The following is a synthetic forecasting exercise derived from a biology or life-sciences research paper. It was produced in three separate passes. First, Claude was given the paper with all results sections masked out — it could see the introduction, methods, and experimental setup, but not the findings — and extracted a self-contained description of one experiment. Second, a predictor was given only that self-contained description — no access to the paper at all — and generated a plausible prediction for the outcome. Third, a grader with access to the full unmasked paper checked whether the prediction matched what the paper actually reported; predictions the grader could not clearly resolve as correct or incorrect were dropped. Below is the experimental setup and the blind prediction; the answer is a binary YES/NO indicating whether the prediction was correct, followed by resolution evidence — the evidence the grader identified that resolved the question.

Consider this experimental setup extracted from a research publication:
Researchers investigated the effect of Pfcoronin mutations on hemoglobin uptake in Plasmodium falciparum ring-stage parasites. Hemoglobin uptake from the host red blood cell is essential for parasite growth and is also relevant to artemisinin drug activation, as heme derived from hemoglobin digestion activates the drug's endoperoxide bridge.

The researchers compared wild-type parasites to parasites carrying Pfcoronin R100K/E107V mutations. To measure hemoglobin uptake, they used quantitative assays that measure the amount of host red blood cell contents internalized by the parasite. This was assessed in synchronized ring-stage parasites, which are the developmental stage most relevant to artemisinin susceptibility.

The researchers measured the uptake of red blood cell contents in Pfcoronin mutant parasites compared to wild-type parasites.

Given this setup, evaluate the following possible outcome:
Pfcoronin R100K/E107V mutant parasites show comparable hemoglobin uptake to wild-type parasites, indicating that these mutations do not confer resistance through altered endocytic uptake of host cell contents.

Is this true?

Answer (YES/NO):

_____

**What the exercise asks:**
Reprint the entire listing exactly.

**Finished task:**
The following is a synthetic forecasting exercise derived from a biology or life-sciences research paper. It was produced in three separate passes. First, Claude was given the paper with all results sections masked out — it could see the introduction, methods, and experimental setup, but not the findings — and extracted a self-contained description of one experiment. Second, a predictor was given only that self-contained description — no access to the paper at all — and generated a plausible prediction for the outcome. Third, a grader with access to the full unmasked paper checked whether the prediction matched what the paper actually reported; predictions the grader could not clearly resolve as correct or incorrect were dropped. Below is the experimental setup and the blind prediction; the answer is a binary YES/NO indicating whether the prediction was correct, followed by resolution evidence — the evidence the grader identified that resolved the question.

Consider this experimental setup extracted from a research publication:
Researchers investigated the effect of Pfcoronin mutations on hemoglobin uptake in Plasmodium falciparum ring-stage parasites. Hemoglobin uptake from the host red blood cell is essential for parasite growth and is also relevant to artemisinin drug activation, as heme derived from hemoglobin digestion activates the drug's endoperoxide bridge.

The researchers compared wild-type parasites to parasites carrying Pfcoronin R100K/E107V mutations. To measure hemoglobin uptake, they used quantitative assays that measure the amount of host red blood cell contents internalized by the parasite. This was assessed in synchronized ring-stage parasites, which are the developmental stage most relevant to artemisinin susceptibility.

The researchers measured the uptake of red blood cell contents in Pfcoronin mutant parasites compared to wild-type parasites.

Given this setup, evaluate the following possible outcome:
Pfcoronin R100K/E107V mutant parasites show comparable hemoglobin uptake to wild-type parasites, indicating that these mutations do not confer resistance through altered endocytic uptake of host cell contents.

Is this true?

Answer (YES/NO):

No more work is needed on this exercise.